Personal style is often based on this same logic. Many times the people admired as having the best style simply know what trends to avoid.
Here is my own personal list of fashion deal-breakers. No matter how popular, how widespread, or who is seen wearing it, some looks simply should not be worn by the general population.
Legible Text – I could spend an hour going over the ultra-specific exceptions to this rule, but the bottom line is: if someone can read an article of clothing, get rid of it as soon as possible. Logos have been dead since the early nineties, and in their graves they should stay. I am skeptical that slogans have ever been stylish, and while they are fun at a Boise State kegger, worn anywhere else is pretty tragic. Beware the new trend of common texting abbreviations on clothing (such as WTF). Even in a nerd chic world that is style suicide.
Ripped T-Shirt – If you purchase a t-shirt that is pre-ripped, it’s time to take a long look in the mirror. This look has been the target of mockery since 1980s teen movies. The ripped effect is not completely hopeless, but for the love of all things holy (or unholy) just rip the shirt yourself. Trust me, it will yield a better result and you will save about ninety dollars.
Denim on Denim – To my shock and dismay, certain retailers are still trying to pass off the legendary ‘denim tuxedo’ as stylish. To put it bluntly: no. Don’t wear denim with denim. It isn’t worth pondering, just erase the very thought from your mind and move on. Even high fashion designers make mistakes, but do not be swayed by propaganda or glossy ads. Denim on top + denim jeans = tragic.
Round-toed Flat – I realize this shoe is quite popular, and I’m in no way condemning all flats. The bottom line is, if you are under 5’10” this shoe is simply not flattering (height is a notable exception here–the tall, thin and leggy can pull off the round toe flat). Let’s consider the options for how to wear this shoe. Wear a skinny pant and the shoe adds nothing. Wear a boot cut pant and the foot disappears under the fabric. Wear a skirt and you have effectively shortened your legs as much as modern fashion allows. Nearly any shoe is a better investment than this one. If you find yourself about to use the c-word (comfort) just stop. Do you want to be stylish or a soccer mom? Okay, then.
Ankle-length Skirt – Assuming you are not trying on a mermaid-style Yves Saint Laurent in a sleek knit, put that monstrosity back on the rack from whence it came. Can the long skirt be pulled off? Yes. Can it be done at Macy’s? No. If you must try it, the outfit absolutely must be monochromatic, fitted, and made with knits. Anything else makes a gal look like she should either be at a square dance or teleported to 1993.
Skinny Jean – First, allow me to clarify what I mean by ‘skinny jean.’ I do not mean a straight leg pant, a skinny cigarette pant, or even a legging.
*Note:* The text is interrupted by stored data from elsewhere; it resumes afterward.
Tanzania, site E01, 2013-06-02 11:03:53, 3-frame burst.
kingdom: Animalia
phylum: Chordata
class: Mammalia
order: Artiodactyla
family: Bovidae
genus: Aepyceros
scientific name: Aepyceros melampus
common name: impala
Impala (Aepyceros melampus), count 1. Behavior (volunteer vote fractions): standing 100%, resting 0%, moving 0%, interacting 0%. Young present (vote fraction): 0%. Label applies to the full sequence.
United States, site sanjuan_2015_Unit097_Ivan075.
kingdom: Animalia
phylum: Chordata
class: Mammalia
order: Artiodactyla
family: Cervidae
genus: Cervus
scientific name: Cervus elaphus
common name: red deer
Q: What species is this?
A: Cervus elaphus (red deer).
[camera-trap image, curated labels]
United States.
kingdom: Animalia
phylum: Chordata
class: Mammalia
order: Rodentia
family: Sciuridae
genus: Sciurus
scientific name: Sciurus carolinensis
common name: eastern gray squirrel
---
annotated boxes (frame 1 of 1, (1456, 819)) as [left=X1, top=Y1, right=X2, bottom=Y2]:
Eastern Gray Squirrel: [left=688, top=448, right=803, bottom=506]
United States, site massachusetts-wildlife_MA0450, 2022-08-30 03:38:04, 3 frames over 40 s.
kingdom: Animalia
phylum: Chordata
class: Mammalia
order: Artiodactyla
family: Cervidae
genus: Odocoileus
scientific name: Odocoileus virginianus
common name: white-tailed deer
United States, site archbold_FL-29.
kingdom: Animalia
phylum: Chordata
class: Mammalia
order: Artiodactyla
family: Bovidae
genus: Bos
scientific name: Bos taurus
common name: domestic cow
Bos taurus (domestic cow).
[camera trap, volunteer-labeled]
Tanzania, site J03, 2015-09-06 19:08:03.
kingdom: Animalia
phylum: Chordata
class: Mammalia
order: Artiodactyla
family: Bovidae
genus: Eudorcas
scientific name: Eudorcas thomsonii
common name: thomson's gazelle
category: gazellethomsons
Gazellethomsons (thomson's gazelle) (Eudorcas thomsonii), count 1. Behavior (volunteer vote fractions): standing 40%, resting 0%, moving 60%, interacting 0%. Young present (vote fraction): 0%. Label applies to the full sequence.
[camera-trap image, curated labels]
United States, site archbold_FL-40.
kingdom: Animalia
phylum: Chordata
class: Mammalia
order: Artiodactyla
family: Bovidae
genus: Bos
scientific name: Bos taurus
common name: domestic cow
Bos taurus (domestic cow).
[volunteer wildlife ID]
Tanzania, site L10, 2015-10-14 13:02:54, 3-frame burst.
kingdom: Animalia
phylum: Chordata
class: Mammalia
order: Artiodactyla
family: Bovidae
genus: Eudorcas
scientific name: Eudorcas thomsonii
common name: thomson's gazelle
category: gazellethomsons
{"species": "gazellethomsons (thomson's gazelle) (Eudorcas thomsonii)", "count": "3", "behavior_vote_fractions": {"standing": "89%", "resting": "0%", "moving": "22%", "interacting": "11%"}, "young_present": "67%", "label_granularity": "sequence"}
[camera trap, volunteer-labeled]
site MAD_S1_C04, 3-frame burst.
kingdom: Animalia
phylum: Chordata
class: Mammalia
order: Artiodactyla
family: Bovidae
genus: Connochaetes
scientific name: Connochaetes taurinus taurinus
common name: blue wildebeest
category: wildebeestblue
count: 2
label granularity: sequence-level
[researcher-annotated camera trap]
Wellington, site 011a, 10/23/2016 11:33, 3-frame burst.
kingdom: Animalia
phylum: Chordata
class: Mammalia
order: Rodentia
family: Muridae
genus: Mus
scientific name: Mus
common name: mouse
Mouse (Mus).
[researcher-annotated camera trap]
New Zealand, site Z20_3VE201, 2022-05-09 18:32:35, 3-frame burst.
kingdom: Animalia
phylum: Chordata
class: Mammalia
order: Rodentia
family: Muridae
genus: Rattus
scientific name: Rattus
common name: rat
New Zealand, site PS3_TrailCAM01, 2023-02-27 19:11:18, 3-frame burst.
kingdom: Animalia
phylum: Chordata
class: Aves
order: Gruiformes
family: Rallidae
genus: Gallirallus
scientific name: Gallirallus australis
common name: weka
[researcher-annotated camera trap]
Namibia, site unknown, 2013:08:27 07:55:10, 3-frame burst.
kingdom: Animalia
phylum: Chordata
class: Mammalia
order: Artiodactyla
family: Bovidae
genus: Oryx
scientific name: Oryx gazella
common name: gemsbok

I am referring to the stretchy denim-esque garment masquerading as pants by virtue of a cosmetic zip-fly and occasional pocket, not narrowed by tailoring but sticking to the leg like flexible glue. A Frankenstein of lycra and cotton blend, ending at the ankle to ensure any attempt to lengthen the leg is thwarted. With enough guile one can cover these pants effectively enough to make them work in an outfit, even look good. But when the attractiveness of an article of clothing directly increases with the percentage of said garment that is hidden by another garment, accessory, bag, or boot, why bother in the first place? Ugly-on-purpose works in the Betsy Johnson tent at Fashion Week, but translated to everyday wear I deem this a fail.